- _TASK DESCRIPTION_: Tally the lines in the listing below that contain the word "this" and reply with the number alone.

- _THE DATA_:
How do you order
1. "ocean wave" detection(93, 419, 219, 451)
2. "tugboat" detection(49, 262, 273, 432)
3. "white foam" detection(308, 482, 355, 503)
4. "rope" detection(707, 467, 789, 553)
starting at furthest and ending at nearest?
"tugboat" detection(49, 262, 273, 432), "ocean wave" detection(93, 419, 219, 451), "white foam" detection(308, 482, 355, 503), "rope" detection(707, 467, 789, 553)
==
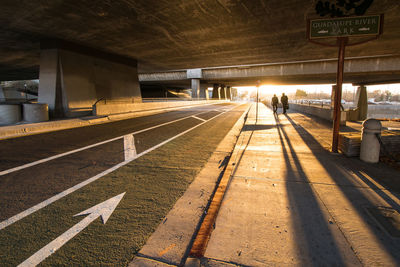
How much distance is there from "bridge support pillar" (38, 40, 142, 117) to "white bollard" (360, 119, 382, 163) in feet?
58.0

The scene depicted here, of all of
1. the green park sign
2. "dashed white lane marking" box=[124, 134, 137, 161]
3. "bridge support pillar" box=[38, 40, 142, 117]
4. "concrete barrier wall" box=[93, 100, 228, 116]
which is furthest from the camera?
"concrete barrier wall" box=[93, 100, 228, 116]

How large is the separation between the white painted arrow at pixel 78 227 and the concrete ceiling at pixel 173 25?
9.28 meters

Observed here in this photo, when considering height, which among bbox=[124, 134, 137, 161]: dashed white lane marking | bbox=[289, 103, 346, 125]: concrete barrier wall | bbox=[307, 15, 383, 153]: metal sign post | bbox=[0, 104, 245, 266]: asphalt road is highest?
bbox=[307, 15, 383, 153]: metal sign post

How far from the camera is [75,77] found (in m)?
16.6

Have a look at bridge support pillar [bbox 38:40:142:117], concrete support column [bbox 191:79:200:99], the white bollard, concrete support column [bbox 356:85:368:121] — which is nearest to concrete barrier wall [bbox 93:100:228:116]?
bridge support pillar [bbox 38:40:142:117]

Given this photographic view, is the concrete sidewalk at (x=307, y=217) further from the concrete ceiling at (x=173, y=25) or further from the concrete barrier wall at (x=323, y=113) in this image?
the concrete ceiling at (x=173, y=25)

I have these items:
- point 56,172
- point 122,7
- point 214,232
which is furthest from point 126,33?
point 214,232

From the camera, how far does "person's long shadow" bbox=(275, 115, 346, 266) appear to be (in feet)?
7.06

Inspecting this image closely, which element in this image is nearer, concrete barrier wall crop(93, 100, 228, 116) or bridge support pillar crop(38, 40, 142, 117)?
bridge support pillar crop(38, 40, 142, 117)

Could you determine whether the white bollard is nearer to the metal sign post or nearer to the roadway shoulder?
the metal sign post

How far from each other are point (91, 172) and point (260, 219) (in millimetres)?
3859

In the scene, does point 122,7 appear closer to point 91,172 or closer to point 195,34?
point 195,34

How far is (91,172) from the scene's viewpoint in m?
---
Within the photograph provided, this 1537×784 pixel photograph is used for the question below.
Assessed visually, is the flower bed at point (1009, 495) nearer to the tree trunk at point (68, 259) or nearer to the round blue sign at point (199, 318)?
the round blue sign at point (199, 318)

- _WRITTEN ANSWER_: 4